When I was a young’un in the 1950s, growing up in the farmland of the Yadkin Valley of North Carolina, one of my uncles operated a country store. Every day, local menfolk, especially farmers, would congregate there. If it was winter, they’d sit around the stove. If it was summer, they’d sit around the fan. Of an evening, they might move outside onto the benches under the store’s front awning.

It was called “loafing,” and by some people it was frowned upon. I call it important cultural glue. Today, there are far fewer places where neighbors can congregate than there were in the 1950s.

But this tradition persists in Stokes County today, and no doubt in rural areas all over America as well. Most of the country stores are gone now. Today the loafers hang out at fast-food places at the nearest town or highway stop. In this area, Hardee’s rules, but I’ve also seen congregations of elderly people hanging out at McDonald’s. In Madison-Mayodan, one of the Hardee’s actually has live music and square-dancing once a week (for old people). Or at least they did a couple of years ago.

Even in the 1950s, though, loafing was nothing new. Its roots, I’m sure, are in the old countries.

Most of the people in this area are descended from people who migrated here in the 18th and 19th centuries. Most of them came from the British Isles. Even today, rural pubs are common in the British Isles and Ireland. A couple of times I have visited a Welsh family I’d befriended. Of an evening the menfolk would go down to the pub for a couple of hours in the evening, while the womenfolk cooked dinner.

In this country, Puritan, anti-alcohol values were strongly enforced, so country stores took the place of pubs. The same Puritan culture that demonizes alcohol used the pejorative term “loafing” for it. Now fast-food restaurants have taken the place of country stores. At least it’s cultural continuity, but it looks like thirsty work to me.

7 Comments

  1. Uptown Jimmy wrote:

    When I was a boy visiting my Papa & Mama Johnson in Walnut Cove, the old mill was one of the important loafing spots. Me & Papa used to go up there every couple of days to get cornmeal and birdseed and eggs. I remember the smell of the place, and how dark it was inside.

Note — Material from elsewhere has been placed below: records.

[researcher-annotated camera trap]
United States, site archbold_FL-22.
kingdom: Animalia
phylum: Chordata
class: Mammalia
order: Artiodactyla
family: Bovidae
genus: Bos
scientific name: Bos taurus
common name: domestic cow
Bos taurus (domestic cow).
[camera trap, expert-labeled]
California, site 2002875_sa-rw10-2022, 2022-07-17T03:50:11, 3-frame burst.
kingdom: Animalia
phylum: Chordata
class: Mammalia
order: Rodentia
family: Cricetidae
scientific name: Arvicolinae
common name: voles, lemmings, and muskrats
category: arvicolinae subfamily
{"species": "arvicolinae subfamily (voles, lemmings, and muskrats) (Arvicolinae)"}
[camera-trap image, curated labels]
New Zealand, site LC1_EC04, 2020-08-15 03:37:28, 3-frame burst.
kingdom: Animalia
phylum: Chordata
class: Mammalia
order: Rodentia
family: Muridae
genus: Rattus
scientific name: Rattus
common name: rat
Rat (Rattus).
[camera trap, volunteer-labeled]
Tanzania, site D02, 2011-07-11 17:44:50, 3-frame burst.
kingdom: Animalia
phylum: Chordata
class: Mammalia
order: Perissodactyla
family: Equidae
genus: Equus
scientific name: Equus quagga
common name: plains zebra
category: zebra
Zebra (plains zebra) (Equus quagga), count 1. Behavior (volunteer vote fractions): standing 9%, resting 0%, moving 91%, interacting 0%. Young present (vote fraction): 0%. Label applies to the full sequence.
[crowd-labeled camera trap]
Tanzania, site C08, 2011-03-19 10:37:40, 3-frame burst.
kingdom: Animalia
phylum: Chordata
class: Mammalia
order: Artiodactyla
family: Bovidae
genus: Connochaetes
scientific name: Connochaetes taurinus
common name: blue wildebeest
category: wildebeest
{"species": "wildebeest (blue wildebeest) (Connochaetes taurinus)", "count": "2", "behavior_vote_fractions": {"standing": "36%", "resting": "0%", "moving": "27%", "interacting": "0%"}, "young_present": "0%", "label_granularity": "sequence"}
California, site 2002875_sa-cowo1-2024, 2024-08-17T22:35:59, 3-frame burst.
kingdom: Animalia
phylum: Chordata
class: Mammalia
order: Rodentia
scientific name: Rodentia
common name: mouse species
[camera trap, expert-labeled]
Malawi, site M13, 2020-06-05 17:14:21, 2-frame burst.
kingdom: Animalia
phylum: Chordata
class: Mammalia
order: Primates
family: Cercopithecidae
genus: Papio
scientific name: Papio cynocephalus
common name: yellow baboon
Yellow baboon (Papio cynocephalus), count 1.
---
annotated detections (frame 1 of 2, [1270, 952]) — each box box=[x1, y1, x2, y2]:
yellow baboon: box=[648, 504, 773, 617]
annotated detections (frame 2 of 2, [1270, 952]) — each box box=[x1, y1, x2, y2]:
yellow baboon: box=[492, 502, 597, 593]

    I don’t know if men gathered there after work or not, but anybody who went there during the day stopped for a bit on the porch and talked things over. Back in those days, in that part of the world, any activity that brought you into contact with friends and acquaintances was an opportunity for standing around and chatting. Everybody called Papa “Preacher Johnson”, even though he had retired years earlier. He was as close to a town elder as there was, I guess.

    Likewise, I always thought everybody went to Walnut Cove Baptist Church every Sunday mostly to stand on the lawn outside after service and catch up on their socializing.

    Wednesday, August 22, 2012 at 7:15 am | Permalink
  2. admin wrote:

    Jimmy, was it also called “loafing” in your memories?

    Alas, though the mill is still in operation, no one loafs there anymore…

    Wednesday, August 22, 2012 at 7:20 am | Permalink
  3. Uptown Jimmy wrote:

    Don’t recall the word “loafing” being used. It was “stopping to talk”.

    Papa never hung out with the boys. He always puttered around the garden or the woodworking shop in his basement garage. He was a homebody. He only ever left the house for church or errands or to take Mama to the beauty parlor.

    Wednesday, August 22, 2012 at 7:44 am | Permalink
  4. admin wrote:

    Very interesting. I would love to better understand whether “loafing” was a more local Yadkin County expression or whether the term was generally used in the South to describe this activity.

    Wednesday, August 22, 2012 at 7:49 am | Permalink
  5. Uptown Jimmy wrote:

    Anyway, my memory includes a lot of slow movement from place to place in Walnut Cove. I spent much of my time there in the Summer, so that explains some of it. But nobody was in a hurry. There was always time to stop and talk.

    I should write of Papa and Mama’s foodways. Master Gardener and Master Cook, they were. Mama was an All-Time Super Southern Chef.

    Wednesday, August 22, 2012 at 7:51 am | Permalink
  6. Uptown Jimmy wrote:

    BTW, alcohol sorta kinda deserves to be demonized, doesn’t it? Everything in moderation, I know, but alcohol is seriously harmful, and abused by billions across the globe. I have a middle-aged man’s perspective, I guess. And I am a father now. But I certainly understand why well-intentioned people sought to prohibit it a century ago.

    Nothing enhances loafing better than a bit of booze. But therein lies at least part of the rub…

    Wednesday, August 22, 2012 at 7:59 am | Permalink
  7. Uptown Jimmy wrote:

    Atlanta’s (not very good) alterna-weekly is called “Creative Loafing”, for what it’s worth.